THE INPUT below:

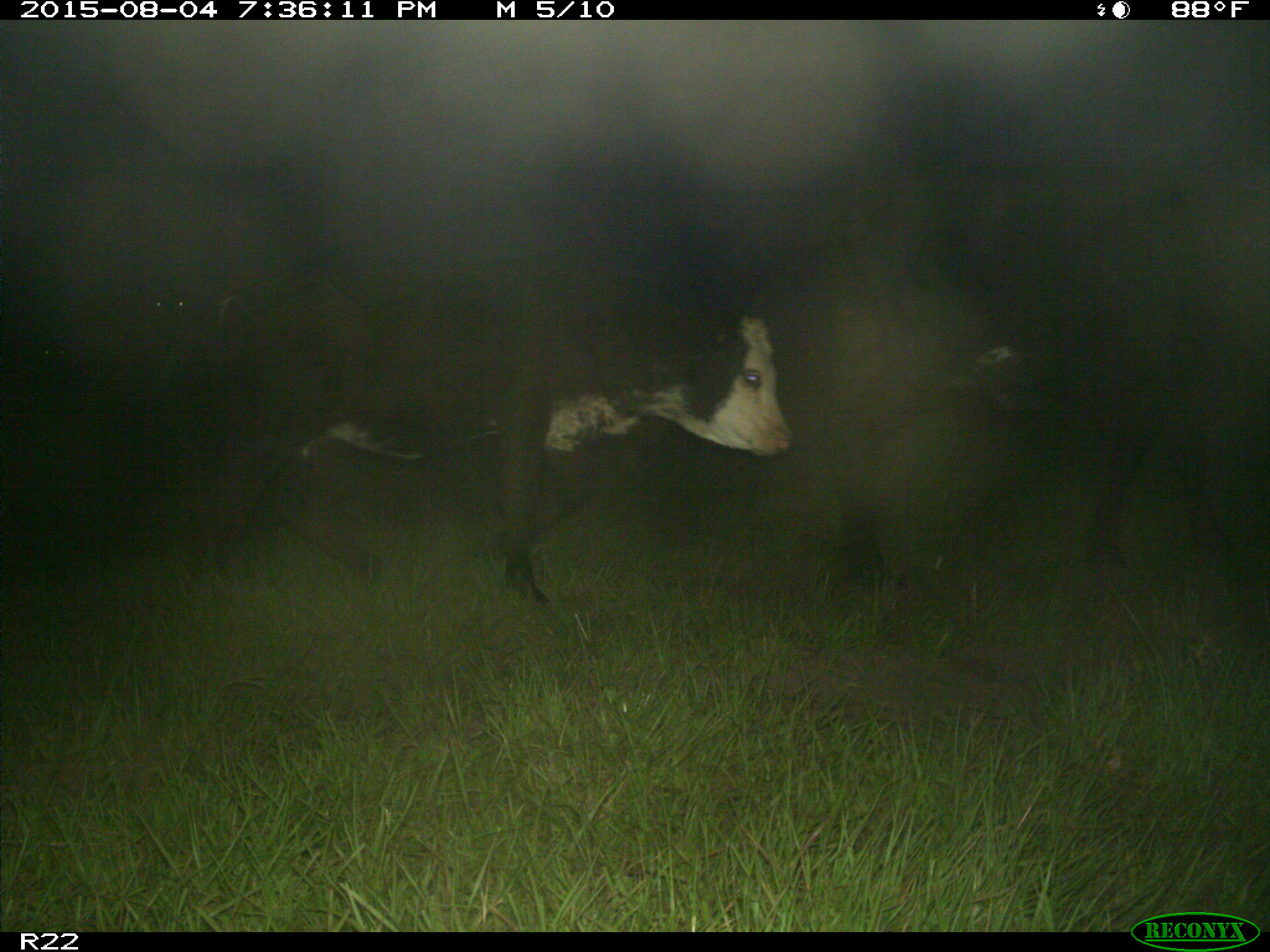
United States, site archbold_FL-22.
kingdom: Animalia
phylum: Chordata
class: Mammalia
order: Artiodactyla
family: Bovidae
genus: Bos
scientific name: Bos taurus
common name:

End of THE INPUT.

Everything from the line with "class: Mammalia" through the final line of the entries above must be duplicated exactly; both ends belong, and no other line does.

* _RESULT FOR THIS TASK_
class: Mammalia
order: Artiodactyla
family: Bovidae
genus: Bos
scientific name: Bos taurus
common name:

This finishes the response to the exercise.